An international inquiry said in November 2011 that 35 people died in Bahrain’s revolt. The dead were mainly protesters but included five security personnel and seven foreigners.

Following the uprising, mass trials became commonplace and scores of people were imprisoned including leading opposition figures and human rights activists. Many others fled abroad.

‘SYSTEMATIC’ ABUSE

Critics said the prime minister bore some responsibility for security force abuses in 2011 alleged by rights groups, because these appeared to be systematic behaviour by the state.

Reconciliation talks between the authorities and the opposition failed to defuse tensions, and mistrust between the opposition and the Al Khalifa remains high.
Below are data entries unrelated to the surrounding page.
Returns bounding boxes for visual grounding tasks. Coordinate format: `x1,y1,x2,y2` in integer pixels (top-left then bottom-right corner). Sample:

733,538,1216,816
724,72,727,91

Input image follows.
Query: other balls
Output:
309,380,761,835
In 2016 a court dissolved the main Shi’ite opposition group al-Wefaq, accusing it of helping to foster violence and terrorism, in an escalation of a crackdown on dissent.

A turning point in Sheikh Khalifa’s career came with Iran’s 1979 revolution, led by Shi’ite clerics seen by Bahrain and other Gulf states as expansionist firebrands out to weaken rival Sunni powers, in particular Bahrain with its Shi’ite majority.

But in the 1980-1988 Iran-Iraq war, Bahrain maintained good ties with both countries despite the discovery of what Bahrain said a pro-Iranian coup attempt in 1981, and another in 1986.

As prime minister, Sheikh Khalifa ran daily affairs of state under the late Emir Sheikh Isa bin Salman Al Khalifa, who died in 1999, and under his successor King Hamad.

He stood firm against a four-year bout of unrest by Shi’ites in 1994, sending thousands of activists to jails. The protests, demanding political and economic reforms, abated in 1998.

He also cultivated good ties with Arab states. But in June 2017 Bahrain, along with Saudi Arabia, the United Arab Emirates and Egypt, cut diplomatic and trade links with Qatar, accusing it of backing terrorism. Qatar denies the charge and accuses its neighbours of seeking to curtail its sovereignty.

In May 2019, Sheikh Khalifa telephoned Qatar’s emir to mark the first day of Ramadan in a rare interaction between the feuding group of nations, although the government in Manama signalled no change in political stance.

Sheikh Khalifa suffered a serious heart attack in 1985. After a second heart attack in July 1988, he underwent a triple by-pass operation in the Saudi capital Riyadh.

He received medical treatment in Germany several times in 2020.